Here’s why you should care about China’s Microsoft Exchange hack

It sounds boring. It really, really isn’t.

The hacking of an email software provider might not, on the face of it, sound like the most concerning thing in the world. Yet global reaction, including from the US government, to the hacking of Microsoft Exchange’s email software has been as widespread as it has been alarmed. And for good reason: while Microsoft Exchange may not seem like the most high-profile subject of a hack attack, it’s surprisingly powerful and commonplace.

At least 30,000 organisations in the US alone are believed to have fallen victim to the attack, which was announced in a Microsoft blog post earlier this month.
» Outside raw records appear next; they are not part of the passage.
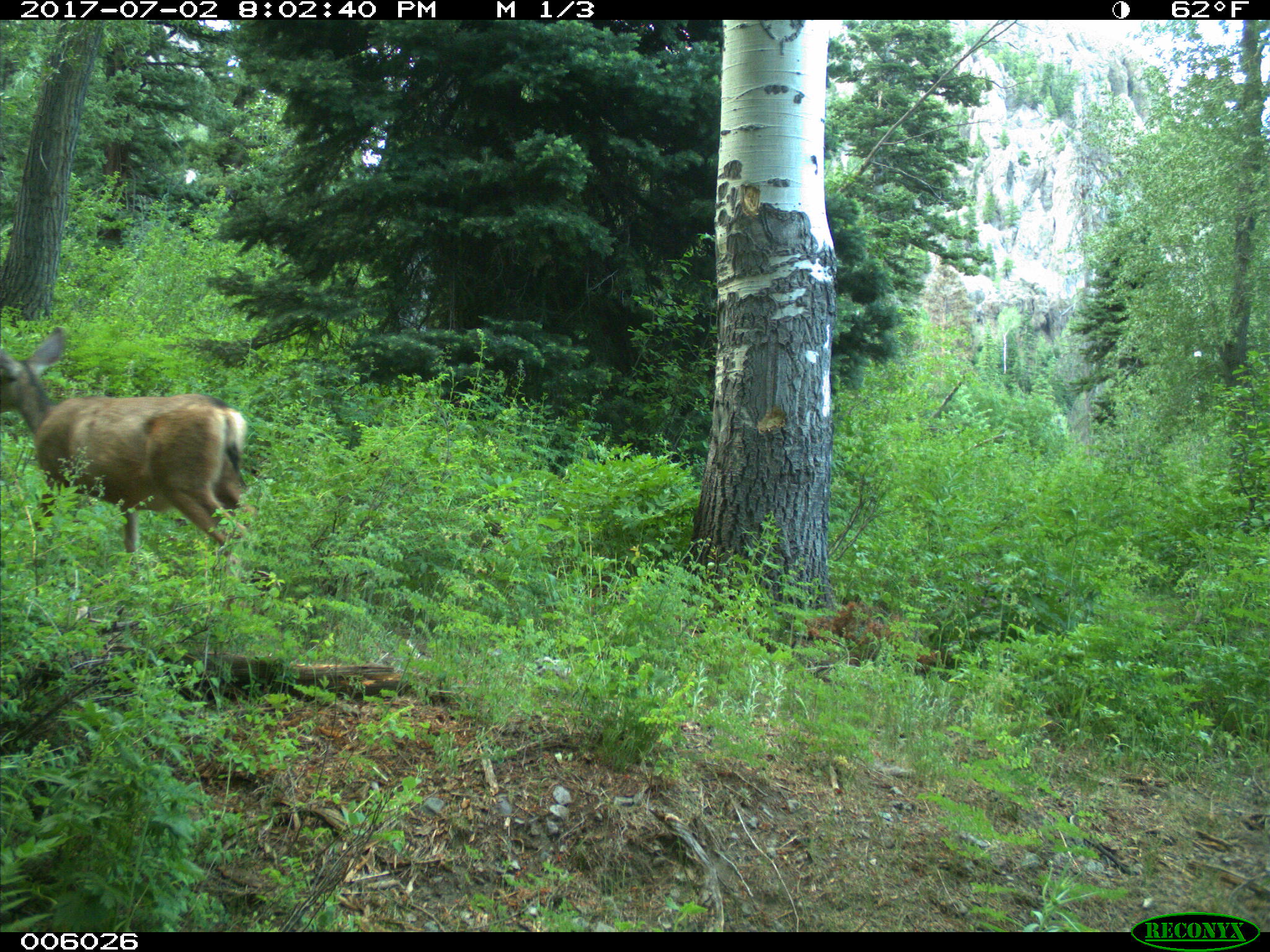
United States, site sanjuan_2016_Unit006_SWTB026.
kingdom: Animalia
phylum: Chordata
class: Mammalia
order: Artiodactyla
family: Cervidae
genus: Odocoileus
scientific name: Odocoileus hemionus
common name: mule deer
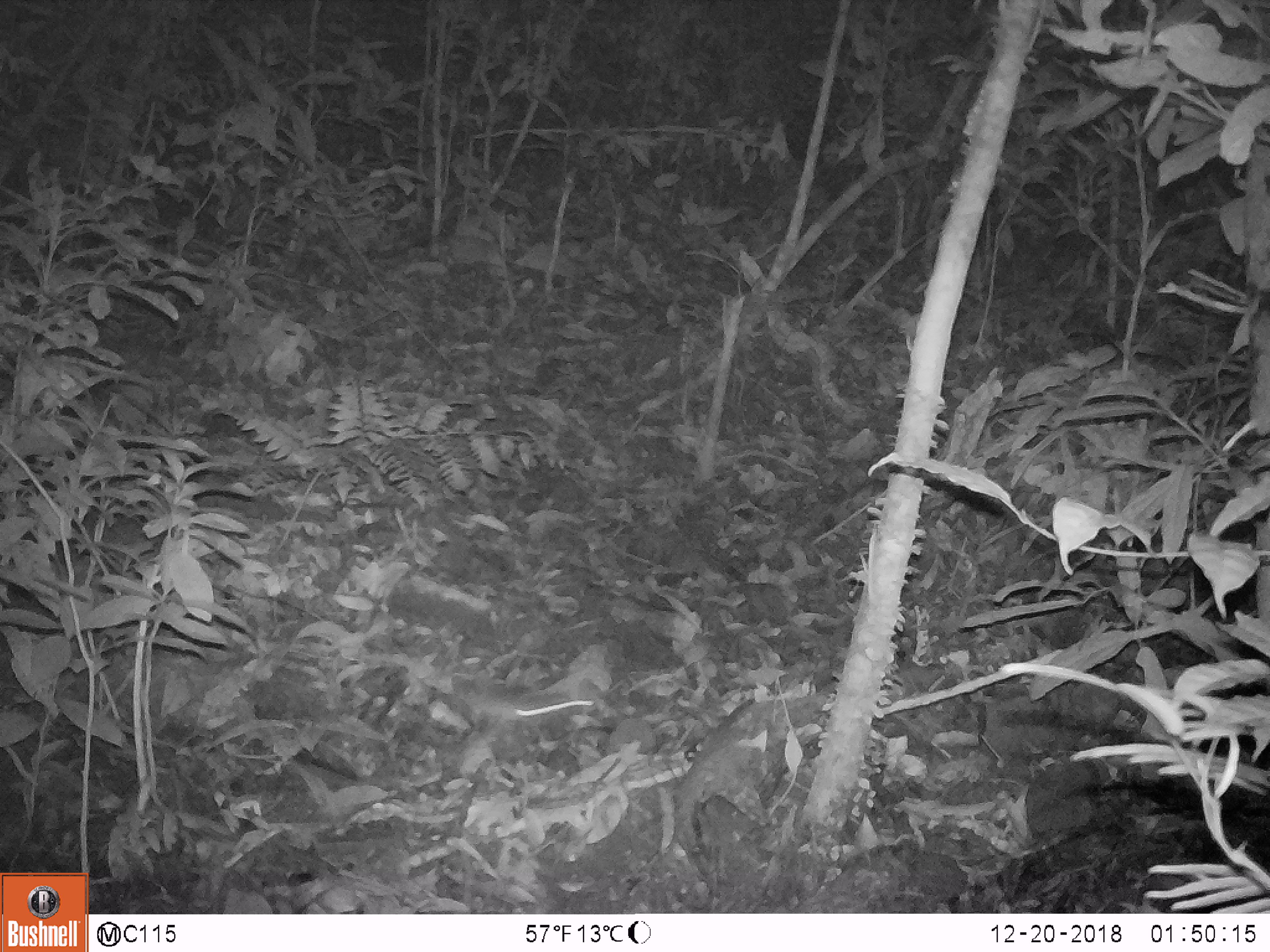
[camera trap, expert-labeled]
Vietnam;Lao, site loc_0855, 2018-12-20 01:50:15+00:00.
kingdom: Animalia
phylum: Chordata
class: Mammalia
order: Rodentia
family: Muridae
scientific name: Muridae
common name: old-world mice and rats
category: unidentified murid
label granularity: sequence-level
The White House press secretary, Jen Psaki, called the risk of the hack “an active threat.” The US National Security Council warned the world it was “essential that any organisation with a vulnerable server take immediate measures.”

Gaining access to email software grants hackers the keys to the kingdom, which is what makes the Microsoft Exchange attack such a threat. And because Microsoft Exchange is used by so many companies, the vulnerability as described gives Chinese state-sponsored hackers the ability to gain insight into any number of firms and their business practices worldwide. Microsoft’s blog post attributes the attack to Hafnium, a state-sponsored hacker group in China.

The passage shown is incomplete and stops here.